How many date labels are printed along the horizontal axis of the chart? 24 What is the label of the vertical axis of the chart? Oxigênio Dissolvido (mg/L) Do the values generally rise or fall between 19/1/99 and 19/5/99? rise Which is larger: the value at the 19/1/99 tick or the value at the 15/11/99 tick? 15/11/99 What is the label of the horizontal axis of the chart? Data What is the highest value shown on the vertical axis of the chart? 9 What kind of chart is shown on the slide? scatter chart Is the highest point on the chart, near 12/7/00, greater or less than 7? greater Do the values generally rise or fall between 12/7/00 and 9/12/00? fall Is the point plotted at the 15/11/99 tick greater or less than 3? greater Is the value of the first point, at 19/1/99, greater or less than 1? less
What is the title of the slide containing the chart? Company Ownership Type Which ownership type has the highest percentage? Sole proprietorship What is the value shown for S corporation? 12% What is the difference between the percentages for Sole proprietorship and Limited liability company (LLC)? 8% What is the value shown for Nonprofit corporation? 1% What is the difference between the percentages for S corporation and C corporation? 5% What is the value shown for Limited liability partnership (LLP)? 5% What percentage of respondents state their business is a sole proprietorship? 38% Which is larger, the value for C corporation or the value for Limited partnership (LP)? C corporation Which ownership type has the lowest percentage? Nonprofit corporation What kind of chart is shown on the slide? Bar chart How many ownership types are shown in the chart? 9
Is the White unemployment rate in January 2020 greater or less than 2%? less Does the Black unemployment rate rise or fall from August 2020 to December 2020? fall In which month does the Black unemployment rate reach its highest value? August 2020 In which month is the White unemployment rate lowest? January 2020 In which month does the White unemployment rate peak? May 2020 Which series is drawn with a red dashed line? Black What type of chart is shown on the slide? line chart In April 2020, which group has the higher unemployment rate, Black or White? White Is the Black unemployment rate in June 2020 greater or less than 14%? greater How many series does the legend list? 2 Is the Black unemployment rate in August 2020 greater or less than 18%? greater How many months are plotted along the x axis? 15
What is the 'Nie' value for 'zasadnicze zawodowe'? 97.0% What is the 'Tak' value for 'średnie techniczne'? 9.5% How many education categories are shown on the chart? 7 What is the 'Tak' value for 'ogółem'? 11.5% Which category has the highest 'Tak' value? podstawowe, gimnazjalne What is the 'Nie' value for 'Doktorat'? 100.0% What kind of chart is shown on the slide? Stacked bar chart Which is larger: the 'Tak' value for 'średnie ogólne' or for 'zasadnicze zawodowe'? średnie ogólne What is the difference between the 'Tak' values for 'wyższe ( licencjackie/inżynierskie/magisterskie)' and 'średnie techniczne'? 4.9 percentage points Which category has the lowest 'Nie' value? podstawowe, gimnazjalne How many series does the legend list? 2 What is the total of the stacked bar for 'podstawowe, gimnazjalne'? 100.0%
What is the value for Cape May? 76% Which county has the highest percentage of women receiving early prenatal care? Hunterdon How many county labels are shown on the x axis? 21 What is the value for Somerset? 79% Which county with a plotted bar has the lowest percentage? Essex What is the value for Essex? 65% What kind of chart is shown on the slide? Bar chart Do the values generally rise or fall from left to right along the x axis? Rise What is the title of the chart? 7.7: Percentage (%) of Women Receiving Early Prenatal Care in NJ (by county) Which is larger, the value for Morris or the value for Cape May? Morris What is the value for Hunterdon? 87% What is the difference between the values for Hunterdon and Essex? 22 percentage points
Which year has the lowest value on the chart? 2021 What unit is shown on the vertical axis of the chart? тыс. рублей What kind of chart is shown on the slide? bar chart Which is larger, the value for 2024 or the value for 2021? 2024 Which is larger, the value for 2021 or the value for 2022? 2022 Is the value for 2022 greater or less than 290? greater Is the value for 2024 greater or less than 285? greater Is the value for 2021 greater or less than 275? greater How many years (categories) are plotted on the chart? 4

Assignment: Can you change each "county" in the items above to "municipality" and write out all the items again with nothing else altered?

Result of the exercise:
How many date labels are printed along the horizontal axis of the chart? 24 What is the label of the vertical axis of the chart? Oxigênio Dissolvido (mg/L) Do the values generally rise or fall between 19/1/99 and 19/5/99? rise Which is larger: the value at the 19/1/99 tick or the value at the 15/11/99 tick? 15/11/99 What is the label of the horizontal axis of the chart? Data What is the highest value shown on the vertical axis of the chart? 9 What kind of chart is shown on the slide? scatter chart Is the highest point on the chart, near 12/7/00, greater or less than 7? greater Do the values generally rise or fall between 12/7/00 and 9/12/00? fall Is the point plotted at the 15/11/99 tick greater or less than 3? greater Is the value of the first point, at 19/1/99, greater or less than 1? less
What is the title of the slide containing the chart? Company Ownership Type Which ownership type has the highest percentage? Sole proprietorship What is the value shown for S corporation? 12% What is the difference between the percentages for Sole proprietorship and Limited liability company (LLC)? 8% What is the value shown for Nonprofit corporation? 1% What is the difference between the percentages for S corporation and C corporation? 5% What is the value shown for Limited liability partnership (LLP)? 5% What percentage of respondents state their business is a sole proprietorship? 38% Which is larger, the value for C corporation or the value for Limited partnership (LP)? C corporation Which ownership type has the lowest percentage? Nonprofit corporation What kind of chart is shown on the slide? Bar chart How many ownership types are shown in the chart? 9
Is the White unemployment rate in January 2020 greater or less than 2%? less Does the Black unemployment rate rise or fall from August 2020 to December 2020? fall In which month does the Black unemployment rate reach its highest value? August 2020 In which month is the White unemployment rate lowest? January 2020 In which month does the White unemployment rate peak? May 2020 Which series is drawn with a red dashed line? Black What type of chart is shown on the slide? line chart In April 2020, which group has the higher unemployment rate, Black or White? White Is the Black unemployment rate in June 2020 greater or less than 14%? greater How many series does the legend list? 2 Is the Black unemployment rate in August 2020 greater or less than 18%? greater How many months are plotted along the x axis? 15
What is the 'Nie' value for 'zasadnicze zawodowe'? 97.0% What is the 'Tak' value for 'średnie techniczne'? 9.5% How many education categories are shown on the chart? 7 What is the 'Tak' value for 'ogółem'? 11.5% Which category has the highest 'Tak' value? podstawowe, gimnazjalne What is the 'Nie' value for 'Doktorat'? 100.0% What kind of chart is shown on the slide? Stacked bar chart Which is larger: the 'Tak' value for 'średnie ogólne' or for 'zasadnicze zawodowe'? średnie ogólne What is the difference between the 'Tak' values for 'wyższe ( licencjackie/inżynierskie/magisterskie)' and 'średnie techniczne'? 4.9 percentage points Which category has the lowest 'Nie' value? podstawowe, gimnazjalne How many series does the legend list? 2 What is the total of the stacked bar for 'podstawowe, gimnazjalne'? 100.0%
What is the value for Cape May? 76% Which municipality has the highest percentage of women receiving early prenatal care? Hunterdon How many municipality labels are shown on the x axis? 21 What is the value for Somerset? 79% Which municipality with a plotted bar has the lowest percentage? Essex What is the value for Essex? 65% What kind of chart is shown on the slide? Bar chart Do the values generally rise or fall from left to right along the x axis? Rise What is the title of the chart? 7.7: Percentage (%) of Women Receiving Early Prenatal Care in NJ (by municipality) Which is larger, the value for Morris or the value for Cape May? Morris What is the value for Hunterdon? 87% What is the difference between the values for Hunterdon and Essex? 22 percentage points
Which year has the lowest value on the chart? 2021 What unit is shown on the vertical axis of the chart? тыс. рублей What kind of chart is shown on the slide? bar chart Which is larger, the value for 2024 or the value for 2021? 2024 Which is larger, the value for 2021 or the value for 2022? 2022 Is the value for 2022 greater or less than 290? greater Is the value for 2024 greater or less than 285? greater Is the value for 2021 greater or less than 275? greater How many years (categories) are plotted on the chart? 4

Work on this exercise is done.